Exercise goal.
Please pick out each line in the items below that contains the word "correct", and copy those lines.

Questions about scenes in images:
▽

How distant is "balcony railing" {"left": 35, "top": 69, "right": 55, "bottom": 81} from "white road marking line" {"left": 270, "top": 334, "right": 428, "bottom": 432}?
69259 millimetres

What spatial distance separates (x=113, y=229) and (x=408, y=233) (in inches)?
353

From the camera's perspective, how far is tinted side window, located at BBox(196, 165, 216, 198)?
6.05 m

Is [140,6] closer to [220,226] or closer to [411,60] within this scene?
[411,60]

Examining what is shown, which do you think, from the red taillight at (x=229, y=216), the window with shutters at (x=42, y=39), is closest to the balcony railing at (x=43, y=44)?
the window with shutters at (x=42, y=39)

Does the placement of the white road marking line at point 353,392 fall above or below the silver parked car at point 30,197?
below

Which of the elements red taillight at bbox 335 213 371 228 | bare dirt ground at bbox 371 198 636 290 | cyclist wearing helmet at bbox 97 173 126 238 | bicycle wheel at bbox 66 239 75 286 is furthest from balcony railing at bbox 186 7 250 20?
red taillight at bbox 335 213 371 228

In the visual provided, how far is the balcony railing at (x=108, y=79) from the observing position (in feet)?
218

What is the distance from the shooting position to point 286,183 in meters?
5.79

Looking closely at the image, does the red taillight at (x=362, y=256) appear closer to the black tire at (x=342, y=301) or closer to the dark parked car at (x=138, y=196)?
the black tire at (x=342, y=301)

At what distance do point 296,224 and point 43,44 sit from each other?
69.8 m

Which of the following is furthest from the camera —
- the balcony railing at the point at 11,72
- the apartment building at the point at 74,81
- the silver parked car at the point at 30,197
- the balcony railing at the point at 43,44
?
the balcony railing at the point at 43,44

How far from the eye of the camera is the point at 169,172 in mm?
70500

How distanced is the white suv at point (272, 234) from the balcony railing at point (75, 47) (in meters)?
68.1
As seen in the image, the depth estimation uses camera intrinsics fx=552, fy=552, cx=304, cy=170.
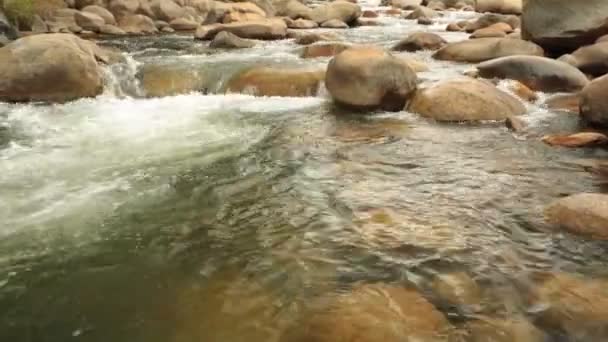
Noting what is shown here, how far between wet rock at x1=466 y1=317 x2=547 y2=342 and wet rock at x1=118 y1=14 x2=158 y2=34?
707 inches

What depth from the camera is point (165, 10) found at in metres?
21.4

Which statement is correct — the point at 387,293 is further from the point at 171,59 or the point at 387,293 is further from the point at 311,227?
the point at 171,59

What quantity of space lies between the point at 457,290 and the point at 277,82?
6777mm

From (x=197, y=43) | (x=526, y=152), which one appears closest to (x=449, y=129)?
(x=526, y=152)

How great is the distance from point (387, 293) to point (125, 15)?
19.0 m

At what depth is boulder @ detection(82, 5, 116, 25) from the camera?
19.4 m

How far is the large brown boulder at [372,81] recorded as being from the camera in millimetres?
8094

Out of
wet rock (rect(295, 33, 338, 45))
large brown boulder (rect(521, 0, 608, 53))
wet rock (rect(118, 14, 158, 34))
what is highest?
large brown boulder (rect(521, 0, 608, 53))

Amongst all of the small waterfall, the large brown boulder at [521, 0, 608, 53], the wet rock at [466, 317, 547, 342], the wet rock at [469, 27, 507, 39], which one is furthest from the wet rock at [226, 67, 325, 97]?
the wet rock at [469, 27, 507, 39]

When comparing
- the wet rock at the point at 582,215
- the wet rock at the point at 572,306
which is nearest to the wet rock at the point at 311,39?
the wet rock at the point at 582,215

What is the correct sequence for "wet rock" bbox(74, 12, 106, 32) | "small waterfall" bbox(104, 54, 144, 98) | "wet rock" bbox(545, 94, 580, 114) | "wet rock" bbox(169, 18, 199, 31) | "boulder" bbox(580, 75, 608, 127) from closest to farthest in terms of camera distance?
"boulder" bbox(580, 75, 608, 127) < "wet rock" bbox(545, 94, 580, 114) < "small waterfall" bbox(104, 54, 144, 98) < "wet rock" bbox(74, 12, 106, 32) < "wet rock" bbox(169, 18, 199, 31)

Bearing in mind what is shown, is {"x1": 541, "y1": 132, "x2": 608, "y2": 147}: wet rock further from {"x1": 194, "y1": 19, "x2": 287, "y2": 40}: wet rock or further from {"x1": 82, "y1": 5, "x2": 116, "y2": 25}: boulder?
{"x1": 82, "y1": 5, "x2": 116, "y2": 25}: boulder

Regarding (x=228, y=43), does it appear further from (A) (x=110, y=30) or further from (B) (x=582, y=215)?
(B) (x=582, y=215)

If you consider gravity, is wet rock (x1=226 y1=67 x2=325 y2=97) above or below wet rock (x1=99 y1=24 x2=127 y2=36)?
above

△
▽

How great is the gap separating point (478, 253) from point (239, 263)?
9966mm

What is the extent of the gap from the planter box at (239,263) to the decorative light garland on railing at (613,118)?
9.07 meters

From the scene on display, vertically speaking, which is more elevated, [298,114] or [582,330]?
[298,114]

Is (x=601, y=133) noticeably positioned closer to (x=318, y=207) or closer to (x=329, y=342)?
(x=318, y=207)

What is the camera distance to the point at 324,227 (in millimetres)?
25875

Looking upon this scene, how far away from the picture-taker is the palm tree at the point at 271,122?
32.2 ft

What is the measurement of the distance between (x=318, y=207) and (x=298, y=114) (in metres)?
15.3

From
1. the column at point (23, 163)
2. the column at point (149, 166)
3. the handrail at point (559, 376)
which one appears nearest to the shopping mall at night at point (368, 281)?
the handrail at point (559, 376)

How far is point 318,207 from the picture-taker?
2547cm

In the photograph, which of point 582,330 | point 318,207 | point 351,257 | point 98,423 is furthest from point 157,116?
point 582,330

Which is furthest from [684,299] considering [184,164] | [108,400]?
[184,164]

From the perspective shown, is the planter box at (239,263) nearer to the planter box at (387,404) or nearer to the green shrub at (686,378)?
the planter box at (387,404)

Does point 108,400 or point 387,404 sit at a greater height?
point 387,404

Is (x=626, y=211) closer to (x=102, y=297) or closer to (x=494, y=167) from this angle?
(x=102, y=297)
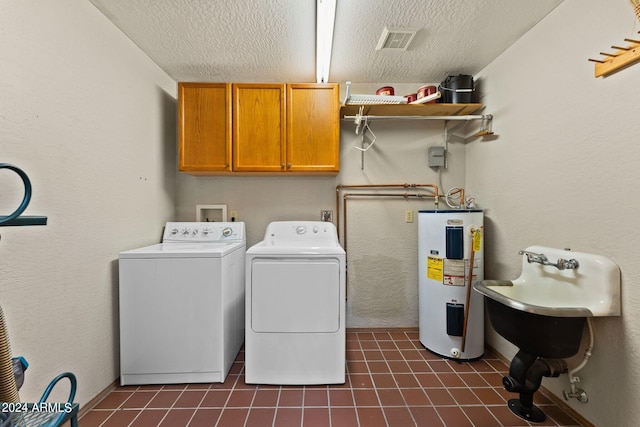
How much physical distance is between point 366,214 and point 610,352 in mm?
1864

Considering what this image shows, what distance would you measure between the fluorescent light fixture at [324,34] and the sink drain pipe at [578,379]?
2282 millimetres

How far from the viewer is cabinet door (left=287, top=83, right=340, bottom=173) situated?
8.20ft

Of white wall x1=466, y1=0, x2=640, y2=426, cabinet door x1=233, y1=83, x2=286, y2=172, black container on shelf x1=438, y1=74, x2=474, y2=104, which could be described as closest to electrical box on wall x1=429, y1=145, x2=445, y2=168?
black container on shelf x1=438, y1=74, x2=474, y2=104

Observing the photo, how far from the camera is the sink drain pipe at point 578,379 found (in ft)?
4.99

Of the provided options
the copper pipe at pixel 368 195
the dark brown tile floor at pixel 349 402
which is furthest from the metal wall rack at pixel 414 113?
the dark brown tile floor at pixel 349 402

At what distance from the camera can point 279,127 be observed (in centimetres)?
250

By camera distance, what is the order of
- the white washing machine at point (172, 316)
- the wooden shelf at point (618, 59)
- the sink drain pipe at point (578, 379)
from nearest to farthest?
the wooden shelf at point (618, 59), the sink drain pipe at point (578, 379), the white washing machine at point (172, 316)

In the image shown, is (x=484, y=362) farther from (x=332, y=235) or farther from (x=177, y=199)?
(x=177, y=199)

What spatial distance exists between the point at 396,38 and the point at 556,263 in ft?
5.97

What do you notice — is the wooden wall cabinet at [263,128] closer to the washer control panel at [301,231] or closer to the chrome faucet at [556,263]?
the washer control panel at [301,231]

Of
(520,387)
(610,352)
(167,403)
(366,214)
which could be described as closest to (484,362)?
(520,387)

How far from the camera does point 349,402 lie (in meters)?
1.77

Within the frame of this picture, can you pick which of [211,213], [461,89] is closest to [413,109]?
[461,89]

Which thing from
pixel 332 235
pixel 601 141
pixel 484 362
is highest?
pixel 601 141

△

Expected output.
Which statement is correct — the point at 387,293 is further from the point at 171,59 or the point at 387,293 is further from the point at 311,227?
What is the correct sequence for "wet rock" bbox(74, 12, 106, 32) | "small waterfall" bbox(104, 54, 144, 98) | "wet rock" bbox(545, 94, 580, 114) | "wet rock" bbox(169, 18, 199, 31) | "boulder" bbox(580, 75, 608, 127) from closest to farthest in terms of camera distance?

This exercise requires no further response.